Records for the task:
────────────────────────────────────────
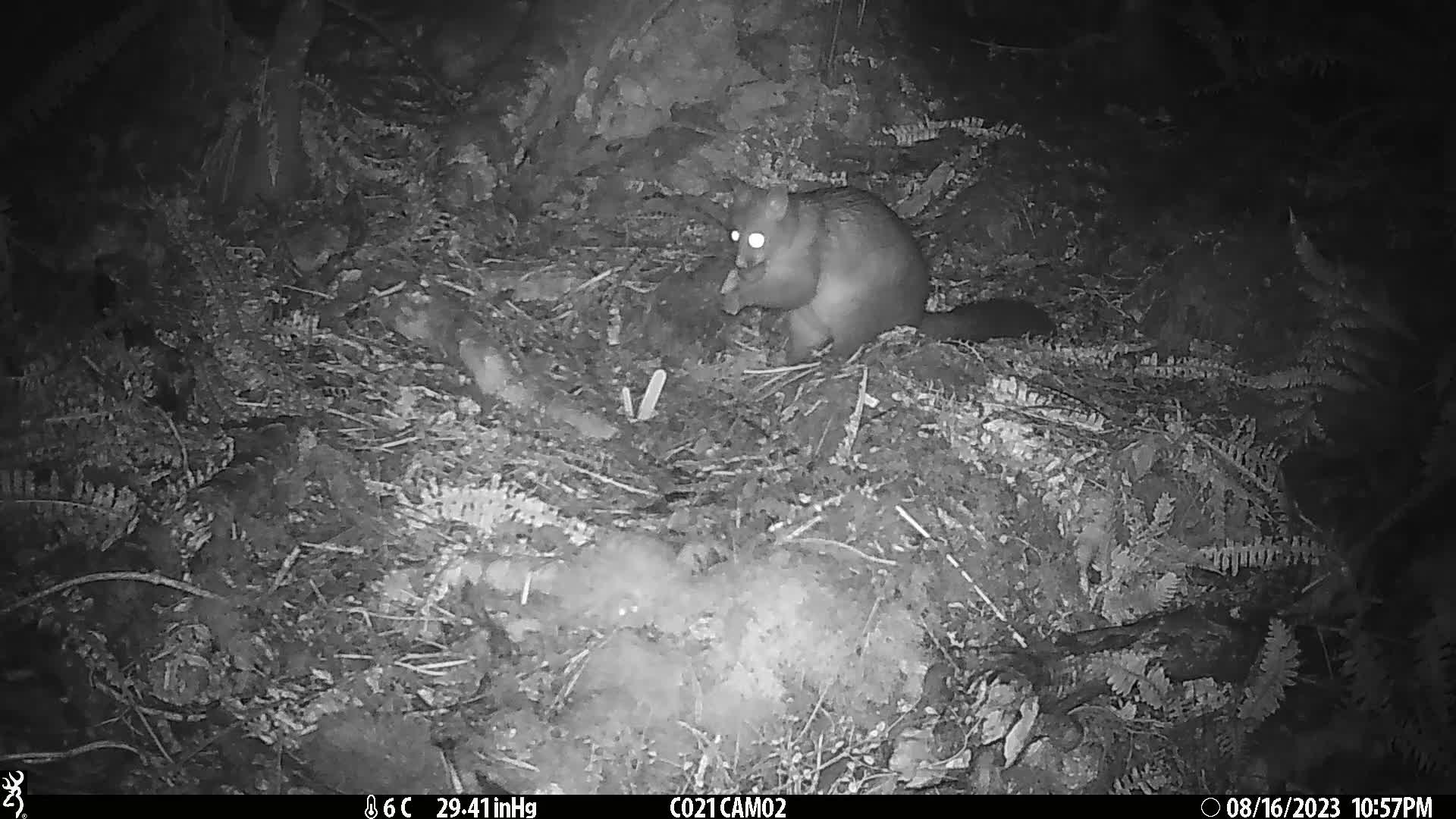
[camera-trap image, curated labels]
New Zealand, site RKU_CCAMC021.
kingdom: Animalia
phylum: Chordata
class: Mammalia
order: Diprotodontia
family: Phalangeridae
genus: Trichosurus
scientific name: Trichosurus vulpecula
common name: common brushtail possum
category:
────────────────────────────────────────
Task brief: An exact reproduction of the material above is needed, without its pictures.

The completed task:
[camera-trap image, curated labels]
New Zealand, site RKU_CCAMC021.
kingdom: Animalia
phylum: Chordata
class: Mammalia
order: Diprotodontia
family: Phalangeridae
genus: Trichosurus
scientific name: Trichosurus vulpecula
common name: common brushtail possum
category:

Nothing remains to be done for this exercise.